Nalguma imprensa europeia, Recep Erdogan foi tratado durante toda a campanha eleitoral, incluindo na primeira volta, cuja ida às urnas foi há 15 dias, como "o Sultão" que estava a ser desafiado pelo liberal e com menos apetite pelo poder musculado Kemal Kilicdaroglu, cujo maior triunfo foi ter conseguido levar o poderoso Presidente a uma segunda volta.
Estas eleições, que não foram, de facto, uma surpresa, teve ainda como particularidade terem sido pista de corrida para o grande jogo de xadrez global, com os ocidentais, europeus e norte-americanos, a apostarem em Kilicdaroglu, enquanto o eixo Moscovo-Pequim, embora os russos de forma mais evidente, meteram as fichas quase todas em Erdogan.
E não foi sem esforço que o "Sultão" conseguiu manter o poder, que já é seu desde 2004, primeiro, como primeiro-ministro, até 2014, e depois como Presidente, cargo que vai manter agora, com 69 anos, por mais cinco anos, tendo conseguido mesmo ultrapassar a difícil situação em que estava com as falhas que lhe são apontadas no processo de reconstrução nas regiões afectadas pelo sismo de 06 de Fevereiro, que causou mais de 50 mil mortos, incluindo na vizinha Síria.
O também fundador, em 2001, do Partido da Justiça e Desenvolvimento (AKP), não perdeu tempo para se dirigir aos turcos depois de confirmada a reeleição, com 52,10 por cento, afirmando que foi "com o apoio do povo" que conseguiu a vitória e que agora vai "fazer tudo para ser merecedor desta confiança renovada" como foi sempre nos últimos 21 anos, afirmando-se como Presidente dos 85 milhões de turcos.
Mas sabe que a tarefa que tem pela frente não vai ser fácil, desde logo a hiperinflação - mais de 50% - em que a Turquia está mergulhada, o que o levou a afirmar, neste seu primeiro discurso, que a sua principal prioridade é agora "combater os preços altos criados pela inflação e compensar as perdas sentidas pela população no seu bem-estar durante os últimos meses".
Embora sem esquecer que o país continua a enfrentar a hercúlea tarefa de reconstruir as regiões onde o sismo deixou um rasto de destruição, protendo alocar a esse esforço todos os meios possíveis do Estado.
Onde Erdogan tem mais palco para brilhar é na política externa, especialmente devido ao seu papel de mediador equidistante no conflito na Ucrânia-Rússia, com um protagonismo decisivo na questão dos cereais do Mar Negro, cujo acordo, denominado Iniciativa do Mar Negro, permitiu, em Julho de 2022, criar um corredor para a exportação de grãos ucranianos através do Mar Negro.

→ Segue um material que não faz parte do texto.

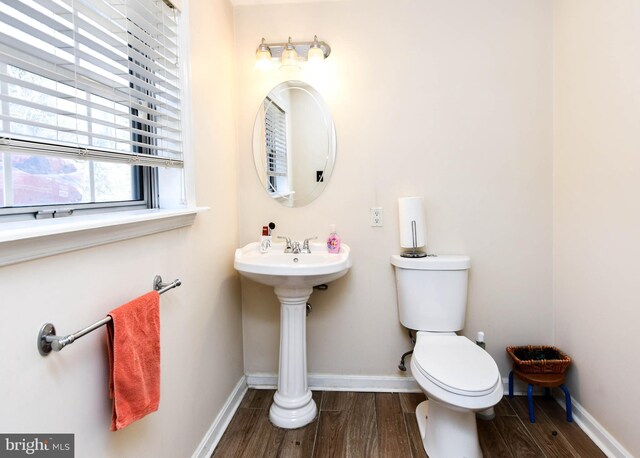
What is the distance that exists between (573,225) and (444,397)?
3.77 ft

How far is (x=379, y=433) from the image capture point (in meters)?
1.85

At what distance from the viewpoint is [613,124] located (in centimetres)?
162

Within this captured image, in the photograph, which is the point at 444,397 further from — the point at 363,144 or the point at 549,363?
the point at 363,144

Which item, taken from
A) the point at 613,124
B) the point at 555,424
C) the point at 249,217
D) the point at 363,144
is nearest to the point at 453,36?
the point at 363,144

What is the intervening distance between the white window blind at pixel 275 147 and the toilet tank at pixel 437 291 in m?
0.89

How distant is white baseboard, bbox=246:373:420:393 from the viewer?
2.22m

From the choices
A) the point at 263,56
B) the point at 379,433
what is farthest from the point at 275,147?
the point at 379,433

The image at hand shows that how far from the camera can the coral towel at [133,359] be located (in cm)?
99

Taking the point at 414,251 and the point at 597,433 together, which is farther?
the point at 414,251

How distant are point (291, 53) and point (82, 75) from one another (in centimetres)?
125

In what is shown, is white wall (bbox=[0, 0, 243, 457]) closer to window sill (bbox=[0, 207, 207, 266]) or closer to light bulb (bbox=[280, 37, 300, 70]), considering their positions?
window sill (bbox=[0, 207, 207, 266])

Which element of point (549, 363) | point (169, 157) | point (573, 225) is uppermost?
point (169, 157)

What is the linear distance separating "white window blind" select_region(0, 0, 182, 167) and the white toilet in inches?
53.0

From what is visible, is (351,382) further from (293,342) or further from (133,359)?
(133,359)
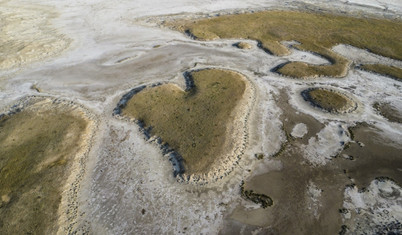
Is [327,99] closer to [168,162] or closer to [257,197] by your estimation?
[257,197]

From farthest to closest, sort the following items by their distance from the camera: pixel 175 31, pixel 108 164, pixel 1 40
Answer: pixel 175 31 < pixel 1 40 < pixel 108 164

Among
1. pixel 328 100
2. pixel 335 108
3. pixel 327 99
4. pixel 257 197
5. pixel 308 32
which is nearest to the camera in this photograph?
pixel 257 197

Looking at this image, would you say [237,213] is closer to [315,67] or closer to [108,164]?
[108,164]

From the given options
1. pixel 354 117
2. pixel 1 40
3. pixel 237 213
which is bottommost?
pixel 237 213

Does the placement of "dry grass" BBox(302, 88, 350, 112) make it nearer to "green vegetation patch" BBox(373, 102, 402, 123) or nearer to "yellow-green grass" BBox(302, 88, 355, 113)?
"yellow-green grass" BBox(302, 88, 355, 113)

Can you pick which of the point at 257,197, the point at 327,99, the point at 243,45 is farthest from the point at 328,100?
the point at 243,45

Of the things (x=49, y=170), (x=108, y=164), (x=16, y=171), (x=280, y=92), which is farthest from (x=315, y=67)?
(x=16, y=171)

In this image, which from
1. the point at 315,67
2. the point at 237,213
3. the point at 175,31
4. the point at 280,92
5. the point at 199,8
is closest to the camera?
the point at 237,213
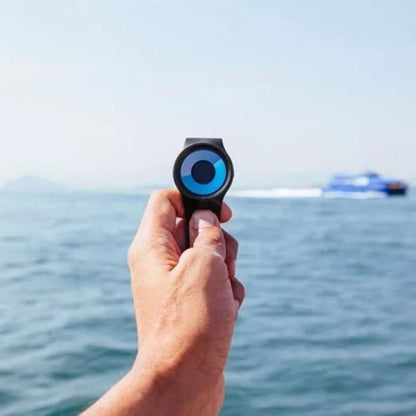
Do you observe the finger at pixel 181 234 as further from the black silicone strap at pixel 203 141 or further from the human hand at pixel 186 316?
the black silicone strap at pixel 203 141

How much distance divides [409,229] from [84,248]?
17.9 m

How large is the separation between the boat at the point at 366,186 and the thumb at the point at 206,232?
257 feet

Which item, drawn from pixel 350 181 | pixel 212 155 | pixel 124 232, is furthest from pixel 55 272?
pixel 350 181

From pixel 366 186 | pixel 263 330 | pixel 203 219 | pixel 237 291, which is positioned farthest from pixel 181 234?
pixel 366 186

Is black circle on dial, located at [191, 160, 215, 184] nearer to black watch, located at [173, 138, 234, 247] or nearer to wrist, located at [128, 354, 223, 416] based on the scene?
black watch, located at [173, 138, 234, 247]

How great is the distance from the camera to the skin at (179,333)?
1.54 m

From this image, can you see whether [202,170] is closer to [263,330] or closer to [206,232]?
[206,232]

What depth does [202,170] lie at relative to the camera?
6.51ft

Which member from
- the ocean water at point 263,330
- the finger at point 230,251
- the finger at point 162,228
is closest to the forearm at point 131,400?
the finger at point 162,228

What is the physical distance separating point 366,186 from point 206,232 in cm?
7941

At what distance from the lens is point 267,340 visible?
512 inches

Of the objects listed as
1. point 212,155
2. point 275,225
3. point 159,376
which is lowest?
point 275,225

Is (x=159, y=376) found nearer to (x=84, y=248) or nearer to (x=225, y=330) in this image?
(x=225, y=330)

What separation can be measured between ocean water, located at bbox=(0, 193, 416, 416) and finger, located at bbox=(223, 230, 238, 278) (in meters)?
7.28
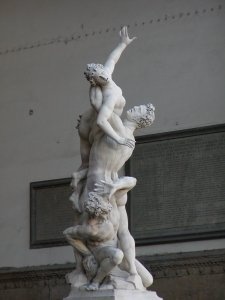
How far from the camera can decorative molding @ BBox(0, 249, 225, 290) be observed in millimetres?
18219

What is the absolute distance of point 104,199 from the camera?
45.7 ft

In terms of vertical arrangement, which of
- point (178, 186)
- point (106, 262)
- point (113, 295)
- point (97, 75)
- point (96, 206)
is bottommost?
point (113, 295)

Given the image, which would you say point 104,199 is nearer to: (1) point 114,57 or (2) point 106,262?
(2) point 106,262

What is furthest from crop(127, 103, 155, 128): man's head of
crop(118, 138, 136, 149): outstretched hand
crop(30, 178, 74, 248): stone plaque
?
crop(30, 178, 74, 248): stone plaque

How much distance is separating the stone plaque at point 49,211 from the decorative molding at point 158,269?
0.48 metres

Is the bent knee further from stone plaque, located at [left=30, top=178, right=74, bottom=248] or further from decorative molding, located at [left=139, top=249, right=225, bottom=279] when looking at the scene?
stone plaque, located at [left=30, top=178, right=74, bottom=248]

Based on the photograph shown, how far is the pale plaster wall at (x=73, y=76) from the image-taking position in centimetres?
1888

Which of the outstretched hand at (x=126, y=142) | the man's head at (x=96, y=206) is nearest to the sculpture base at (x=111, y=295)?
the man's head at (x=96, y=206)

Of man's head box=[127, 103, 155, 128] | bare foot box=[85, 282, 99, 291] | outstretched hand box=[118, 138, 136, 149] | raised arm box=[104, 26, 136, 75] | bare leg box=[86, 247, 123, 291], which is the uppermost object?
raised arm box=[104, 26, 136, 75]

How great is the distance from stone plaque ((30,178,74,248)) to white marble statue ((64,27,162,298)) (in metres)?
5.53

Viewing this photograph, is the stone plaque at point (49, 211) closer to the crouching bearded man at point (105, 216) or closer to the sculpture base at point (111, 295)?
the crouching bearded man at point (105, 216)

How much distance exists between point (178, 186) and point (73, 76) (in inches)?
100

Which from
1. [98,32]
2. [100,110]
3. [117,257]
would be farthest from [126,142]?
[98,32]

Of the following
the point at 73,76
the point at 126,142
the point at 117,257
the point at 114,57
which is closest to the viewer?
the point at 117,257
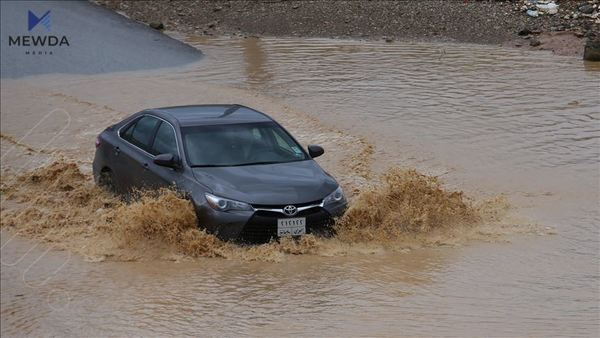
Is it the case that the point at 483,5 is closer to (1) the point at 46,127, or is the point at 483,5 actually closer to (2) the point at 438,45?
(2) the point at 438,45

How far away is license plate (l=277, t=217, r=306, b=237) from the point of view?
10375 mm

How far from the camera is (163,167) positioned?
446 inches

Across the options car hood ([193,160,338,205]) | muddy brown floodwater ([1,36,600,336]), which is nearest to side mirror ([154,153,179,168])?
car hood ([193,160,338,205])

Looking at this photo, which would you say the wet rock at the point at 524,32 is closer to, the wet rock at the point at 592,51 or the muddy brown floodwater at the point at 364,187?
the muddy brown floodwater at the point at 364,187

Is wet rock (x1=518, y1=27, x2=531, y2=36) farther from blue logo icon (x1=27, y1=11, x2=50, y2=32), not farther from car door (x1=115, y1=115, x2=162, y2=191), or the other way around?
car door (x1=115, y1=115, x2=162, y2=191)

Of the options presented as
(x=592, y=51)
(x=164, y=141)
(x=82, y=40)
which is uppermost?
(x=164, y=141)

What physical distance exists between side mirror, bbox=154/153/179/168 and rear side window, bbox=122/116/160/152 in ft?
2.46

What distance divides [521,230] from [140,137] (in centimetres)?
467

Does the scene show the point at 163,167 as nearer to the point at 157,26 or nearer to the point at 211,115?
the point at 211,115

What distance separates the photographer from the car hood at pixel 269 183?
1046 cm

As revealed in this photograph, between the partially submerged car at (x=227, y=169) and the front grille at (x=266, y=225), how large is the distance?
0.01 metres

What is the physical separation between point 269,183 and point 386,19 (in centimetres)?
1982

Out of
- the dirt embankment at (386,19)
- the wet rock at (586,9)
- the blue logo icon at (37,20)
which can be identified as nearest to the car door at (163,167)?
the blue logo icon at (37,20)

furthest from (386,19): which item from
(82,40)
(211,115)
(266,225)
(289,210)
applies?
(266,225)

Este acordo incluiu, além de Moscovo e Kiev, a ONU e a Turquia, e tanto Erdogan como o Secretário-Geral da ONU, António Guterres, têm agora em mãos a batata quente de garantir que a parte prometida aos russos, de levantamento das sanções que incidem sobre o seu corredor das exportações de cereais e fertilizantes, aconteça de facto, de forma a garantir a sua renovação dentro de aproximadamente 60 dias.
Outra das tarefas da Turquia e ONU é garantir que os cereais, cujo desbloqueamento foi conseguido depois de uma tremenda campanha mediática sob a égide da garantia dos cereais para as populações africanas em stresse alimentar grave alegadamente devido à guerra, sigam agora efectivamente para África e outras regiões em dificuldades alimentares, porque, como se tem visto, a esmagadora maior parte destes grãos e subprodutos, como o óleo de soja e de milho, têm sido canalizados para os países mais ricos, incluindo a vergonhosa situação de a Espanha ser dos mais beneficiados para alimentar com eles os seus porcos.